In 2019, 1 in every 8 people, or 970 million people around the world were living with a mental disorder, with anxiety and depressive disorders the most common. In 2020, the number of people living with anxiety and depressive disorders rose significantly because of the COVID-19 pandemic. Despite of the high prevalence, to date, available therapies are fully effective in less than half of all individuals with these disorders, highlighting the need for better understanding of their pathophysiology and more effective treatment.
The main interest of our lab is how the environment (e.g. stress, diet) affects the mental health via regulation of glial cells and their communication with other cells in the brain. We are particularly interested in the function of oligodendrocyte, the only glial cells that produce myelin in the brain. Myelin is a lipid-rich layer wrapping around the axons, which ensures fast transmission speed and protects axons by providing nutritional and metabolic support. Recent studies from our lab and others have shown that oligodendrocyte development and myelination are highly dynamic processes that continue into adulthood and can be influenced by experience. Altered myelin structure and oligodendrocyte function have been shown in animals with cognitive deficits as well as individuals with compromised cognitive function. To provide better understanding of the environmental impact through oligodendrocyte function on psychiatric disorders, our lab uses animal models combined with molecular tools to identify ways stress change gene expression, and explores the possibilities of modulating oligodendrocyte function in promoting stress resilience.
Our Research In the News
Article: “Promoting myelination as a strategy to rescue depressive-like behavior” (Atlas of Science, 2016)
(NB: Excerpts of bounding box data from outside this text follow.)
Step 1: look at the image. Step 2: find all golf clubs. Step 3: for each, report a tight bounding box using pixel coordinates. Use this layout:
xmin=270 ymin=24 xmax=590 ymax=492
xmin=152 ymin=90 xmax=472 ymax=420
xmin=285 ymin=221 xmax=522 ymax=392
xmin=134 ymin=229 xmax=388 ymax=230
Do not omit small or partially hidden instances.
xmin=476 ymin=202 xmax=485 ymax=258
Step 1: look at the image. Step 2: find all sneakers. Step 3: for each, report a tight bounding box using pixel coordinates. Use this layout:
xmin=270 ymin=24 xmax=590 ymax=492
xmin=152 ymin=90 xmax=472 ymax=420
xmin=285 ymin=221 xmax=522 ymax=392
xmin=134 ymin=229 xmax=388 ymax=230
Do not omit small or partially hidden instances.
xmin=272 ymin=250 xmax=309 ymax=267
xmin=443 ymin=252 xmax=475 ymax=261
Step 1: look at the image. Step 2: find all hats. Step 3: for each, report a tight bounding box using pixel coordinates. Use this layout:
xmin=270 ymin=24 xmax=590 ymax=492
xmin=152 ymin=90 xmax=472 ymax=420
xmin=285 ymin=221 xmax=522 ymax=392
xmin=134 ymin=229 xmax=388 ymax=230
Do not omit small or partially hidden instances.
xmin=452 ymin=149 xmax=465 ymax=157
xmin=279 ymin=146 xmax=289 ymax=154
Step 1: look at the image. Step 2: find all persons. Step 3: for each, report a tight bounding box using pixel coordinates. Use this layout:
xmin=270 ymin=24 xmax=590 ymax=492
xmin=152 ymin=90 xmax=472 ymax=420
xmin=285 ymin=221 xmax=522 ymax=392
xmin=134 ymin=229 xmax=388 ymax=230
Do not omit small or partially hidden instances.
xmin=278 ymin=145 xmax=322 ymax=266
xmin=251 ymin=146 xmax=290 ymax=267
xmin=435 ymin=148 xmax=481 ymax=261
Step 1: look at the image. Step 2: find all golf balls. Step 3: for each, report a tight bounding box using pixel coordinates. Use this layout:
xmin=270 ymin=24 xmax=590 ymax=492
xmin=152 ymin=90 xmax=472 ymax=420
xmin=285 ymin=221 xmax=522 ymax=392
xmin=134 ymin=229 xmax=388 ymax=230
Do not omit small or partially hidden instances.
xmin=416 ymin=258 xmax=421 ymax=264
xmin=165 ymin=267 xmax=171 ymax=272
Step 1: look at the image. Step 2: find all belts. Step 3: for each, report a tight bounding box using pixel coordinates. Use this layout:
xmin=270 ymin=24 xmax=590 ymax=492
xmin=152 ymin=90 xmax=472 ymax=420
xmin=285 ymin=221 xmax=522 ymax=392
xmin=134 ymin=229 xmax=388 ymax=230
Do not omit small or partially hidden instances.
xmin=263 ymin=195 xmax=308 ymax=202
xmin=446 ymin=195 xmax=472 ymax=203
Podcast: “Not just about neurons” (eLife, Episode 60, 2019)
Research Areas
Myelin Dynamics and Oligodendrocyte Function in Stress- and Anxiety-related Disorders
Our understanding on the pathogenesis of stress-related disorders predominantly focuses on a neuron centric view of neuronal dysfunction. While the glial cells outnumber the neurons in the brain, their function and contribution to mental illness has been largely ignored. Our goal is to identify the cellular and molecular processes that are altered and disrupted in oligodendrocytes in stress- and anxiety-related disorders, and how these processes are implicated in the susceptibility of developing psychiatric disorders.
Epigenetic Regulation of Oligodendrocyte in Response to Environment Stimuli
Epigenetic mechanism refers to histone and DNA modifications that change gene expression without changing the DNA sequence. It has been identified as the ideal effector of environmental factors and gene regulation, which leaves long-lasting effect on the genome to influence mood and behavior. We have previously demonstrated aberrant epigenetic regulation in the oligodendrocyte precedes the impaired social behavior in mice undergoing social stress. How are the epigenome changed oligodendrocyte in response to environmental stimuli? How are these changes associated with the consequent behavioral adaptations?
Novel Strategies to Restore Mental Health and Promote Resilience
Currently anti-depressant therapies are heavily focused on the neurotransmitters and their receptors. Besides many of them exert their function through unknown mechanisms, the current treatment efficacy remains to be improved. We have previously shown that enhancing myelination and oligodendrocyte development is beneficial to restore social behavior impairment resulted from social deprivation. Our goal is to identify novel strategies of modulating oligodendrocyte function and myelination for promoting stress resilience.